Why is my green tomato chutney too watery?

Green tomato chutney becomes watery when it hasn’t simmered long enough for moisture to evaporate. Keep cooking it uncovered on low heat, stirring often, until it thickens and holds its shape when pushed with a spoon.

How do I remove the sharp vinegar taste from chutney?

A strong vinegar flavor mellows naturally as the chutney matures. Store it in sealed jars for at least two weeks before using. Adding a little extra sugar or a handful of raisins can also help balance acidity.

Why is my chutney sticking to the bottom of the pan?

Sticking happens when the heat is too high or the chutney reaches its thick stage. Reduce the heat to low and stir frequently, especially during the final 20–30 minutes of cooking.

Can I use ripe tomatoes instead of green tomatoes?
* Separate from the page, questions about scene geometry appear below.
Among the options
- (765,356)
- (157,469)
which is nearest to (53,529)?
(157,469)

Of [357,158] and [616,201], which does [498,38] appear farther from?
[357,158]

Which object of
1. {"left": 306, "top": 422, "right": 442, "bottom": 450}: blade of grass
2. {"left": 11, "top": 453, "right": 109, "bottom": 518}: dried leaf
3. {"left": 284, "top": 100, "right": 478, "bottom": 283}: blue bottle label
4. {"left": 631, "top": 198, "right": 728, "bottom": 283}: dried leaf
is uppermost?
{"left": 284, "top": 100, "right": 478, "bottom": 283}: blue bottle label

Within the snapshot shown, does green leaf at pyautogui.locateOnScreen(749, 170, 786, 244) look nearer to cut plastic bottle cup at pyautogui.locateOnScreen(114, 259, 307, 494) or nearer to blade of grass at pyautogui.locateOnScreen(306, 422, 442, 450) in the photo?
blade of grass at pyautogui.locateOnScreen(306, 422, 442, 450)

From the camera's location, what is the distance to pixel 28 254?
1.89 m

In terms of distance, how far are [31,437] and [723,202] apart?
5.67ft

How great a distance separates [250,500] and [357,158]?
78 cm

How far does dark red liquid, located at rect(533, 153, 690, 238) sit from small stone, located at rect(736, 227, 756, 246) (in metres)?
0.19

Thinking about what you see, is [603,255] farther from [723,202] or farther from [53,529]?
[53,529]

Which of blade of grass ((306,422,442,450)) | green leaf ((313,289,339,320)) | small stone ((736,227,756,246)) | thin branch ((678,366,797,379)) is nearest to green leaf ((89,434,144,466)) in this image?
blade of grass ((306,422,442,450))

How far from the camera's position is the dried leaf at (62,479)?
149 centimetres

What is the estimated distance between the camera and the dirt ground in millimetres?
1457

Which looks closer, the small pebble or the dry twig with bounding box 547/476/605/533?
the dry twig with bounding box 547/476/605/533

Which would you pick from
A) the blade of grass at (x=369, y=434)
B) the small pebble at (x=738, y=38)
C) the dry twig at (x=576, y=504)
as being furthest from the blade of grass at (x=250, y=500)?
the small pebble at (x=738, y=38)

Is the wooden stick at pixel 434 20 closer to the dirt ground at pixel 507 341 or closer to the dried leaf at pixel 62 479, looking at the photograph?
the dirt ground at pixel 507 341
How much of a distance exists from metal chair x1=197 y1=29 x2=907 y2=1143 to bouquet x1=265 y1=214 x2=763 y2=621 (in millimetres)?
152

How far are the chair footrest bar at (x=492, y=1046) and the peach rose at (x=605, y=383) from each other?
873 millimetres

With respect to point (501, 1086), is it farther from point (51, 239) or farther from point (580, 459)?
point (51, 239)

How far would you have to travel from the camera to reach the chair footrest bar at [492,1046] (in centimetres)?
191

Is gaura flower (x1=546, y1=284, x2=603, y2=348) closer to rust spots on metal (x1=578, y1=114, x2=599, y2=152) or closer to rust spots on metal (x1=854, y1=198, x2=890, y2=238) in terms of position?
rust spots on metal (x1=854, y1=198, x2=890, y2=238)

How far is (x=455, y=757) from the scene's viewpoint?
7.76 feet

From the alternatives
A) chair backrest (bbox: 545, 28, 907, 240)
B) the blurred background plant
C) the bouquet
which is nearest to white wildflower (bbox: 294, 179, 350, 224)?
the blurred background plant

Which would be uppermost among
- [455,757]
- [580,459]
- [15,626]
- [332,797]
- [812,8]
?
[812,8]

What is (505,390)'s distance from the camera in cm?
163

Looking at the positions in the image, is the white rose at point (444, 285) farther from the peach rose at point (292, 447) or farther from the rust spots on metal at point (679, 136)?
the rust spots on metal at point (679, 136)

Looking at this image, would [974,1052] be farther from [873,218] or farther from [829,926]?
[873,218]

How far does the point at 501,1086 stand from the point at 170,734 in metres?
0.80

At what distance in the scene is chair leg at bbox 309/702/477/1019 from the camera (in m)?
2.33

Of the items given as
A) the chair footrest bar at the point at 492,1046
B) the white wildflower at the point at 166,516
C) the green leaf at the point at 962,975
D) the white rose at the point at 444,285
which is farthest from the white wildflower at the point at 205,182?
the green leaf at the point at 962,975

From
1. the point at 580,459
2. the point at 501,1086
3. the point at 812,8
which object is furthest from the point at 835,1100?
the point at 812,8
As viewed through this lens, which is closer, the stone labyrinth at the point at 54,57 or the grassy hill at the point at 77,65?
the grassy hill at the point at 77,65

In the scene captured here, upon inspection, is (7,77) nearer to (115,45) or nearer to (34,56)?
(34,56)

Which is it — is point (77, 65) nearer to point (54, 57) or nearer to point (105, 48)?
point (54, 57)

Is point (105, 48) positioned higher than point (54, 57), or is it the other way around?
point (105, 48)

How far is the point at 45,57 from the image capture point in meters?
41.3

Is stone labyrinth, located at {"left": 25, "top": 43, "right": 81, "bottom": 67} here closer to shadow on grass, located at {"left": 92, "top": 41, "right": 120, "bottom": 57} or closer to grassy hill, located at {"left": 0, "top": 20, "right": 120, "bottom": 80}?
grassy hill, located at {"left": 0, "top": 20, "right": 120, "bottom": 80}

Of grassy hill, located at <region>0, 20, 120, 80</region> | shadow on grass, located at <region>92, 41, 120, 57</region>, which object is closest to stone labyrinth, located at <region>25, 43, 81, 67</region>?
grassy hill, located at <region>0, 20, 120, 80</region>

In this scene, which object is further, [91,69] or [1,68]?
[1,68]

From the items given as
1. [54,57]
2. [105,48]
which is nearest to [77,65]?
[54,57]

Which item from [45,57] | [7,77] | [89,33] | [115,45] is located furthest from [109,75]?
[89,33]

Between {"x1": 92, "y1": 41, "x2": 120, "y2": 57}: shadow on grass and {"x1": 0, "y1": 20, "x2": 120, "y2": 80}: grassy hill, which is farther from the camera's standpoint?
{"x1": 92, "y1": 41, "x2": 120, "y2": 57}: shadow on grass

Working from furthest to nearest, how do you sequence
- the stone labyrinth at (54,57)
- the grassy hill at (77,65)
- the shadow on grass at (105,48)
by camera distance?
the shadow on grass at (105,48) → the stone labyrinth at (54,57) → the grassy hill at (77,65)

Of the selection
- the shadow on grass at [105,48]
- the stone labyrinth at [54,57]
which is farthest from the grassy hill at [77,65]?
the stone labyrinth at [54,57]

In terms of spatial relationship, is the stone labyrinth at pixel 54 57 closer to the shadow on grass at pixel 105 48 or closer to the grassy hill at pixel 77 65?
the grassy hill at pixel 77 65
Yes, but the flavor and texture will change. Ripe tomatoes release more liquid and create a sweeter chutney. If you use ripe tomatoes, reduce the sugar slightly and simmer longer to achieve the same consistency.

Wrapping It Up

This Mary Berry Green Tomato Chutney is a delicious, versatile way to use up unripe tomatoes and create a tangy, sweet preserve that lasts for months. Simple to make and full of warm, comforting flavors, it’s perfect for pairing with cheese, meats, or sandwiches.